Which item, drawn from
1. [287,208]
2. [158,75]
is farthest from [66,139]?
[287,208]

...

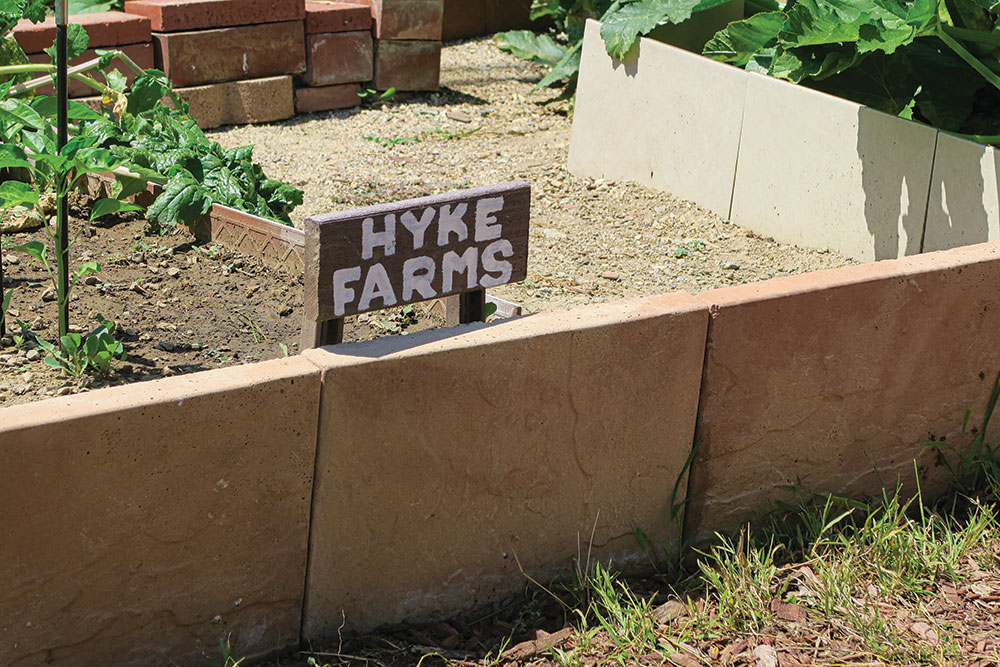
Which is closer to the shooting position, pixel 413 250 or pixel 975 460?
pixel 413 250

* WORK TO BE COMPLETED
Report each line in the listing above that contains the string "Which". Case must match.

* TASK SOLUTION
Which item, drawn from
Which is closer to the shooting position, pixel 413 250 or pixel 975 460?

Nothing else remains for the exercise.